CHALLENGES -
1) Reproduce the stretch of the monitoring stack guide from "- Docker and" through "and sends notifications.".
2) Decide whether each statement agrees with the monitoring stack guide. Answer yes or no for each, and quote the words of the guide that settle it.
(a) The guide recommends Ubuntu 22.04 or newer.
(b) Grafana sends alert notifications itself.
(c) The stack needs at least 4 GB of free RAM.
3) Pick up the monitoring stack guide from where it stops, and carry it on.

QUOTED TEXT -
--- BEGIN ---

Grafana + Prometheus Stack: Complete Docker Setup
What Is the Grafana + Prometheus Stack?
Grafana and Prometheus together form the most popular open-source monitoring stack in the self-hosting world. Prometheus scrapes and stores time-series metrics. Grafana visualizes them with dashboards. Add node_exporter for host metrics, cAdvisor for Docker container metrics, and Alertmanager for notifications — and you have enterprise-grade monitoring for free.
Updated March 2026: Verified with latest Docker images and configurations.
This guide deploys the complete stack with a single docker compose up -d.
Prerequisites
- A Linux server (Ubuntu 22.04+ recommended)
- Docker and Docker Compose installed (guide)
- 2 GB of free RAM (minimum for all 5 services)
- 10 GB of free disk space (metrics storage)
- Basic understanding of Docker networking
Architecture Overview
| Component | Role | Port |
|---|---|---|
| Prometheus | Metrics collection and storage | 9090 |
| Grafana | Dashboard visualization | 3000 |
| node_exporter | Host system metrics (CPU, RAM, disk) | 9100 |
| cAdvisor | Docker container metrics | 8080 |
| Alertmanager | Alert routing and notifications | 9093 |
Data flows in one direction: exporters → Prometheus → Grafana. Prometheus scrapes metrics from exporters at regular intervals and stores them. Grafana queries Prometheus to render dashboards. Alertmanager receives firing alerts from Prometheus and sends notifications.
Docker Compose Configuration
Create a project directory with the following structure:
mkdir -p monitoring/{prometheus,grafana/provisioning/datasources,alertmanager}
cd monitoring
Create docker-compose.yml:
services:
prometheus:
image: prom/prometheus:v3.10.0
container_name: prometheus
restart: unless-stopped
ports:
- "9090:9090"
volumes:
- ./prometheus/prometheus.yml:/etc/prometheus/prometheus.yml:ro
- ./prometheus/rules.yml:/etc/prometheus/rules.yml:ro
- prometheus-data:/prometheus
command:
- '--config.file=/etc/prometheus/prometheus.yml'
- '--storage.tsdb.path=/prometheus'
- '--storage.tsdb.retention.time=30d'
- '--web.enable-lifecycle'
networks:
- monitoring
depends_on:
- node-exporter
- cadvisor
grafana:
image: grafana/grafana:12.4.1
container_name: grafana
restart: unless-stopped
ports:
- "3000:3000"

--- END ---

SUPPLIED MATERIAL -
--- BEGIN ---

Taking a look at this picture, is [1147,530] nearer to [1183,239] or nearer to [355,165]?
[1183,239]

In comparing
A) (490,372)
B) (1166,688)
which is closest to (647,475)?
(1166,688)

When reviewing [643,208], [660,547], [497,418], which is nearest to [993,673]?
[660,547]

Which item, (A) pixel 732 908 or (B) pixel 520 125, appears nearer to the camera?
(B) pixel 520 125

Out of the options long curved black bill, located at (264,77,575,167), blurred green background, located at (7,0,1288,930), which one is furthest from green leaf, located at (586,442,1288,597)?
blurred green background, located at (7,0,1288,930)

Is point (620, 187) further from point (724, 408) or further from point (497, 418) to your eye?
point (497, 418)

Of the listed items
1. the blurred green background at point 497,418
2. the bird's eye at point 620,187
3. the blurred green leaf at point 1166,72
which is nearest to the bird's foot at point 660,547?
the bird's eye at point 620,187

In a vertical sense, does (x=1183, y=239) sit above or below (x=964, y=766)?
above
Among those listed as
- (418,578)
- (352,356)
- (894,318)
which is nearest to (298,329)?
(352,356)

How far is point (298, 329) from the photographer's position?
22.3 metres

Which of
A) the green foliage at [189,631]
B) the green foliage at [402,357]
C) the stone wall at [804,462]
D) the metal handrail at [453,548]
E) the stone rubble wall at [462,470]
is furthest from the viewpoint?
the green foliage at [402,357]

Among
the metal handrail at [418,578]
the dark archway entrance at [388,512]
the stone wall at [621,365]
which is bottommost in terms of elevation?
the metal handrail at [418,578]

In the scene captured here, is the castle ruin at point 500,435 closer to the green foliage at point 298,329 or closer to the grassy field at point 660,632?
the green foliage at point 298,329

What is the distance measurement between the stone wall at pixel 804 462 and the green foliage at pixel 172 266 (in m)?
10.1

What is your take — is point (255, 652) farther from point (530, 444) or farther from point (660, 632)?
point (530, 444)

--- END ---

IN RESPONSE -
1)
- Docker and Docker Compose installed (guide)
- 2 GB of free RAM (minimum for all 5 services)
- 10 GB of free disk space (metrics storage)
- Basic understanding of Docker networking
Architecture Overview
| Component | Role | Port |
|---|---|---|
| Prometheus | Metrics collection and storage | 9090 |
| Grafana | Dashboard visualization | 3000 |
| node_exporter | Host system metrics (CPU, RAM, disk) | 9100 |
| cAdvisor | Docker container metrics | 8080 |
| Alertmanager | Alert routing and notifications | 9093 |
Data flows in one direction: exporters → Prometheus → Grafana. Prometheus scrapes metrics from exporters at regular intervals and stores them. Grafana queries Prometheus to render dashboards. Alertmanager receives firing alerts from Prometheus and sends notifications.

2)
(a) Yes: "Ubuntu 22.04+ recommended"
(b) No: "Alertmanager receives firing alerts from Prometheus and sends notifications."
(c) No: "2 GB of free RAM (minimum for all 5 services)"

3)
volumes:
- grafana-data:/var/lib/grafana
- ./grafana/provisioning:/etc/grafana/provisioning:ro
environment:
GF_SECURITY_ADMIN_USER: admin # Default admin username
GF_SECURITY_ADMIN_PASSWORD: changeme # CHANGE THIS
GF_SERVER_ROOT_URL: http://localhost:3000 # Set to your domain if using reverse proxy
GF_INSTALL_PLUGINS: grafana-clock-panel # Optional plugins
networks:
- monitoring
depends_on:
- prometheus
node-exporter:
image: prom/node-exporter:v1.10.2
container_name: node-exporter
restart: unless-stopped
ports:
- "9100:9100"
volumes:
- /proc:/host/proc:ro
- /sys:/host/sys:ro
- /:/rootfs:ro
command:
- '--path.procfs=/host/proc'
- '--path.sysfs=/host/sys'
- '--path.rootfs=/rootfs'
- '--collector.filesystem.mount-points-exclude=^/(sys|proc|dev|host|etc)($$|/)'
networks:
- monitoring
cadvisor:
image: gcr.io/cadvisor/cadvisor:v0.51.0
container_name: cadvisor
restart: unless-stopped
ports:
- "8080:8080"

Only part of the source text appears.